With the rise of genomics, the life sciences have entered a new era. This book provides a comprehensive history of mapping procedures as they were developed in classical genetics. An accompanying volume - From Molecular Genetics to Genomics - covers the history of molecular genetics and genomics.
The book shows that the technology of genetic mapping is by no means a recent acquisition of molecular genetics or even genetic engineering. It demonstrates that the development of mapping technologies has accompanied the rise of modern genetics from its very beginnings. In Section One, Mendelian genetics is set in perspective from the viewpoint of the detection and description of linkage phenomena. Section Two addresses the role of mapping for the experimental working practice of classical geneticists, their social interactions and for the laboratory 'life worlds'.

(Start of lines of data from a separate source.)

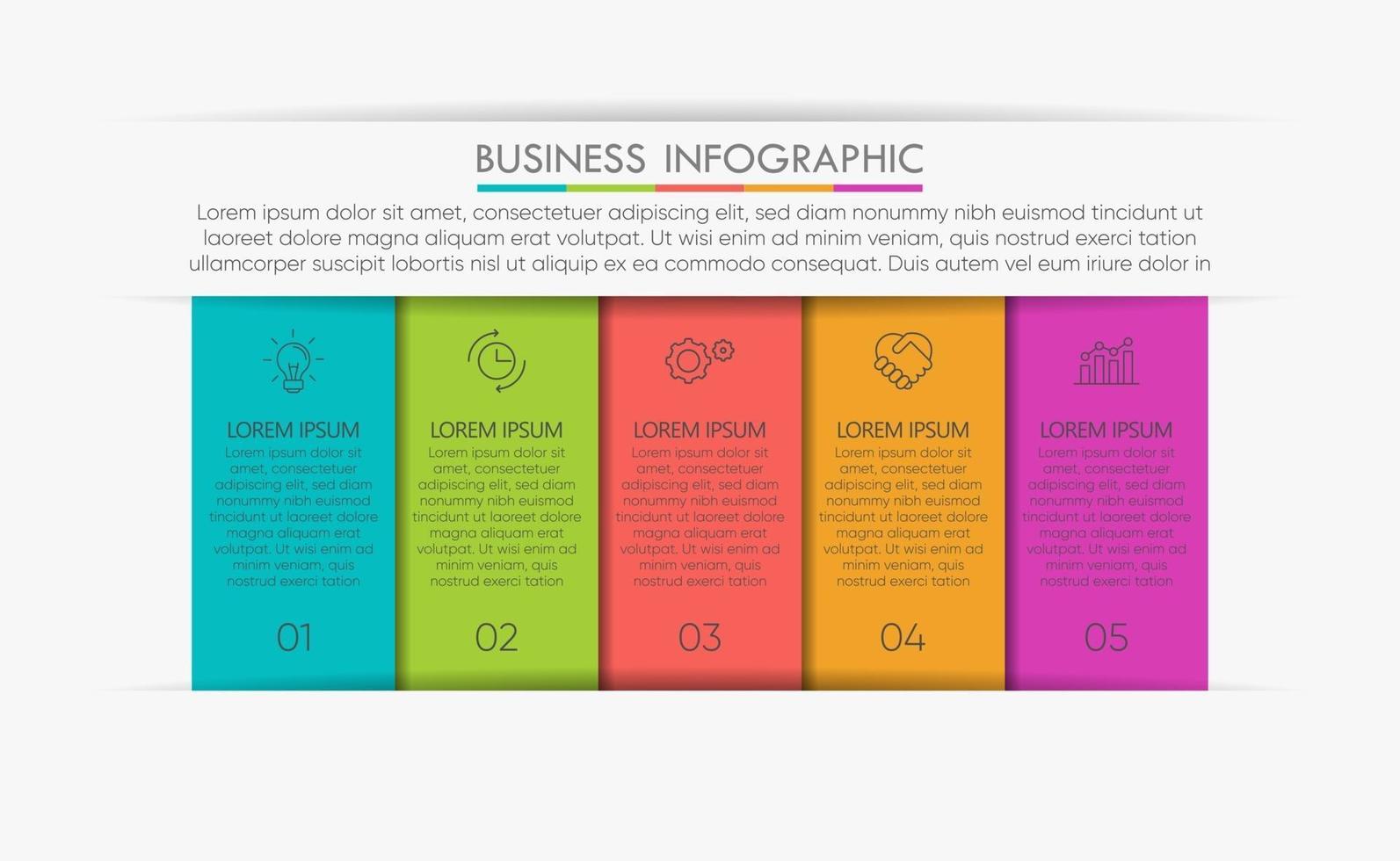 BUSINESS INFOGRAPHIC

Lorem ipsum dolor sit amet, consectetuer adipiscing elit, sed diam nonummy nibh euismod tincidunt ut laoreet dolore magna aliquam erat volutpat. Ut wisi enim ad minim veniam, quis nostrud exerci tation ullamcorper suscipit lobortis nisl ut aliquip ex ea commodo consequat. Duis autem vel eum iriure dolor in

LOREM IPSUM
Lorem ipsum dolor sit amet, consectetuer adipiscing elit, sed diam nonummy nibh euismod tincidunt ut laoreet dolore magna aliquam erat volutpat. Ut wisi enim ad minim veniam, quis nostrud exerci tation
01

LOREM IPSUM
Lorem ipsum dolor sit amet, consectetuer adipiscing elit, sed diam nonummy nibh euismod tincidunt ut laoreet dolore magna aliquam erat volutpat. Ut wisi enim ad minim veniam, quis nostrud exerci tation
02

LOREM IPSUM
Lorem ipsum dolor sit amet, consectetuer adipiscing elit, sed diam nonummy nibh euismod tincidunt ut laoreet dolore magna aliquam erat volutpat. Ut wisi enim ad minim veniam, quis nostrud exerci tation
03

LOREM IPSUM
Lorem ipsum dolor sit amet, consectetuer adipiscing elit, sed diam nonummy nibh euismod tincidunt ut laoreet dolore magna aliquam erat volutpat. Ut wisi enim ad minim veniam, quis nostrud exerci tation
04

LOREM IPSUM
Lorem ipsum dolor sit amet, consectetuer adipiscing elit, sed diam nonummy nibh euismod tincidunt ut laoreet dolore magna aliquam erat volutpat. Ut wisi enim ad minim veniam, quis nostrud exerci tation
05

With detailed analyses of the scientific practices of mapping and its illustration of the diversity of mapping practices this book is a significant contibution to the history of genetics. A companion volume from the same editors - From Molecular Genetics to Genomics: The Mapping Cultures of Twentieth Century Genetics - covers the history of molecular genetics and genomics.
Hans-Jörg Rheinberger is Director at the Max Planck Institute for the History of Science in Berlin. He has published numerous papers and books in molecular biology and the history of science, including a co-edited collection, The Concept of the Gene in Development and Evolution (2000). Jean-Paul Gaudillière is a senior researcher at the National Institute of Health (INSERM), Paris. His work has addressed many aspects of the history of molecular biology and of the biomedical sciences during the twentieth century. His contemporary research focuses on the history of biological drugs. He is the co-editor of Heredity and Infection: A History of Disease Transmission (2002).